• TEXT SECTION:

It was also HP's first entry into the Unix market. The 520 could also
be a BASIC workstation (a high-powered multiprocessor replacement for
the 9845!) but I have not seen any configured that way.
It was also HP's last big stack machine, or at least the last one
that made it to market. (Maybe Lee Courtney can tell us more about
Vision.)
HP contracted with The Wollongong Group to provide TCP/IP transport
and application software for HP-UX v5 on these in the mid-to-late
1980s. I started working at TWG in 1989, by which time engineering
support for the product was over, and soon found that from their point
of view, 9000s and 3000s were all the same and so I got to support
that product as well. That was my first introduction to it.
Then I found the FOCUS machine instruction set manual in TWG's
library. Oh my. It's a 32-bit stack machine, sort of a big 3000.
Oh my.
Then I got to investigating a remsh crash that took me deep into the
kernel. That was how I became a TCP/IP stack internals kind of guy.
My memories are dim and distant (TWG ended support for the 9000/500s
in early 1994 I think, due to no sales and no contract renewals), but
most of the customers I talked to were either US military or
contractors.

• COMPLETE THE FOLLOWING:
(1) In the recollection about HP's 9000/500 machines, which company did HP contract to provide TCP/IP transport and application software for HP-UX v5?
(2) Carry on the recollection about HP's 9000/500 machines, picking up after its final sentence.

• RAW RECORDS:
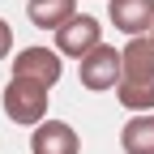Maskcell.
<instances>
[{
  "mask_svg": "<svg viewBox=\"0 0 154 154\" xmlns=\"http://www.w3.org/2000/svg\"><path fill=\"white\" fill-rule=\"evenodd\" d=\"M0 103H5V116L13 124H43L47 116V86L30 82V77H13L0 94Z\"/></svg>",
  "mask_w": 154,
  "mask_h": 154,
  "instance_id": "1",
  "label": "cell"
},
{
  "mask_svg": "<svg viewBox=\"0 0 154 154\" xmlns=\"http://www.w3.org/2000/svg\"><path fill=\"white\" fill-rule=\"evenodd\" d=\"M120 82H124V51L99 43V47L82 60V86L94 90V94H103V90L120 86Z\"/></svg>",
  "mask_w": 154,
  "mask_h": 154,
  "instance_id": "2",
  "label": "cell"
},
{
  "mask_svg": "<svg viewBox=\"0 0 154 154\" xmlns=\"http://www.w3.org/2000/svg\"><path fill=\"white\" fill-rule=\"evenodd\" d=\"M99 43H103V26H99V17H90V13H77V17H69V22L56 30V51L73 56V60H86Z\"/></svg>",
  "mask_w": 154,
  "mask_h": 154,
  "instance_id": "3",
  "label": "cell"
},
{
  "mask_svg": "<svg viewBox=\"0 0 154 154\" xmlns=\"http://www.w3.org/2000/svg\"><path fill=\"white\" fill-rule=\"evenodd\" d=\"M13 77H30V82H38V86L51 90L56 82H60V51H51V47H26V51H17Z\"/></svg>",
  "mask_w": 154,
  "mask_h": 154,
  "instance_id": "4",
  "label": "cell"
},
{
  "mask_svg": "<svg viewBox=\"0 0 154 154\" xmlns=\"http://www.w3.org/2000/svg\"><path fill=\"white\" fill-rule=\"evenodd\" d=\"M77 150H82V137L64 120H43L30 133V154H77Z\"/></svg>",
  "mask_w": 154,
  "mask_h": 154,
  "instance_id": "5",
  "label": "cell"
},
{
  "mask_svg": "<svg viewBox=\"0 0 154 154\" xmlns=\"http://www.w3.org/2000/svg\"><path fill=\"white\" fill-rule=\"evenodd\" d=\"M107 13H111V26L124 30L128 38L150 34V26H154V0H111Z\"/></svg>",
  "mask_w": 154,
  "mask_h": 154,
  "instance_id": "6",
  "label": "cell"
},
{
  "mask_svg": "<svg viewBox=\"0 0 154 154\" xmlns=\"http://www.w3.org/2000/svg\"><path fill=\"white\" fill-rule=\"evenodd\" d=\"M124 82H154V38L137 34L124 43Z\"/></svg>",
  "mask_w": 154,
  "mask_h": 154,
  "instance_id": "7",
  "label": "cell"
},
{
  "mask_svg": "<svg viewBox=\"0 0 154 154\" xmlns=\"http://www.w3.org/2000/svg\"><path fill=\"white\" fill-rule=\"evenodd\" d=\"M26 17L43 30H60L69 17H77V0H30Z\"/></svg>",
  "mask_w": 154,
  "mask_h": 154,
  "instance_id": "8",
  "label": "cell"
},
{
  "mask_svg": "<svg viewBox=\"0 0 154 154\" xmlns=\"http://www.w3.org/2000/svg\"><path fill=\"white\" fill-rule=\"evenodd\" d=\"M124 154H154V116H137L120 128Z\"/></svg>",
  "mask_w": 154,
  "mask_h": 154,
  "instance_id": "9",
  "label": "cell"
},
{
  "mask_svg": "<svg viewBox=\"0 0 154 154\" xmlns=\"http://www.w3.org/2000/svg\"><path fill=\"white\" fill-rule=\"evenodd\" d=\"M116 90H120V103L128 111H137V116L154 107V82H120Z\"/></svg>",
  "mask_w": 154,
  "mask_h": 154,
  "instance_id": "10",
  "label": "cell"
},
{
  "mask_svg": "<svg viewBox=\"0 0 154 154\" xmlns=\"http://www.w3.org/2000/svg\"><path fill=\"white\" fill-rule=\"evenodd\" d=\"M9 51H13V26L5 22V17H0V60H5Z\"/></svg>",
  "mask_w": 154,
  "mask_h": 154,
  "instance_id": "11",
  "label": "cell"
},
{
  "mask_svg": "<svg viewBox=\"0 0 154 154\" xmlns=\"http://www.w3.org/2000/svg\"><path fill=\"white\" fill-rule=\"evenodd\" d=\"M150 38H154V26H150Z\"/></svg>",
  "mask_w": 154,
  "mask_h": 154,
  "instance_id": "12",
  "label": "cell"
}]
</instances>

...

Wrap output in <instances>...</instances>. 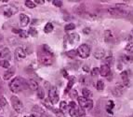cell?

• EXPECTED RESPONSES:
(1) The Wollongong Group.

(2)
Its Unix port has some oddities. It was ported on top of another HP
OS called SUNOS that provided low-level generic services to both BASIC
and HP-UX, and the AT&T filesystem was layered on top of an HP
filesystem structure called Structured Directory Format or SDF. SDF
makes itself visible by the absence of . and .. in directories -- ls
and open() will fake them as needed, but if your code opens the
directory and reads it they aren't there!
I don't think it has the concept of partitioning a disc into multiple
filesystems: one disc volume is one filesystem, no way around it.
Swap space is taken as needed from whatever free space is available on
at least the / volume, maybe others too. Strange but nice in its own
way.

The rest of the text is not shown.